Wir haben immer gesagt: Sobald ein neuer Kontrollinhaber etabliert ist, wird der VR zurücktreten. Dies ist nun in Anbetracht der Offerte erst etwa am 8. April klar, wenn bekannt ist, wie viele Aktien der CVC angedient wurden. Am 24. März wird nur darüber entschieden, ob Herr Pieper oder CVC mit vollem Stimmrecht eingetragen werden können. Wir haben deshalb unseren Rücktritt bei Vorliegen einer Offerte auf die ordentliche GV angekündigt.

Wie sehen Sie das als Wirtschaftsanwalt: Hat Pieper von Insiderwissen profitiert, als er sein Aktienpaket aufgestockt hat? Wenn ja: Wie beurteilen Sie das als Jurist?

Herr Pieper hatte den Informationsstand jedes VR, der in etwa dem Informationsstand entspricht, den die Bieter Mitte Januar erreicht haben. In vielen Ländern wäre das Vorgehen von Herrn Pieper sehr problematisch, und wir erhalten vor allem auch von englischen und amerikanischen Investoren entsprechende Signale – nach Schweizer Recht ist sein Vorgehen meines Erachtens aber in Ordnung.

Hatten Sie seit seinem Austritt aus dem VR noch Kontakt mit dem Forbo-Hauptaktionär?

Ja, selbstverständlich. Bei diesen Gesprächen ging es vor allem auch um die Person von This Schneider und die Frage, ob und wann er als Forbo-CEO wieder zur Verfügung stehen könnte.

Welche Voraussetzungen müssten erfüllt sein, damit Sie bei einer industriellen Lösung für Forbo mitarbeiten würden?
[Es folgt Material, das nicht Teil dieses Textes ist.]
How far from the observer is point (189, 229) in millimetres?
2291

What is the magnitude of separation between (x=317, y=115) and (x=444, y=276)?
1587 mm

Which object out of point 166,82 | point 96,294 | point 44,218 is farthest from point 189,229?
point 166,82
Ich trete auf jeden Fall zurück, weil es gerade für Forbo wichtig ist, dass einmal gefällte Entscheide durchgezogen werden. Der gesamte Verwaltungsrat hatte sich entschieden, den Verkaufsprozess einzuleiten – das haben wir im Interesse des Aktionärs konsequent so durchgeführt, auch als gewisser Widerstand erwuchs beziehungsweise einzelne Mitglieder ihre Ansicht änderten. Wir haben auch immer gesagt, dass es für Forbo sinnvoll ist, eine klare Kontrollstruktur zu haben; der Kontrollinhaber muss dann aber auch die volle Verantwortung übernehmen.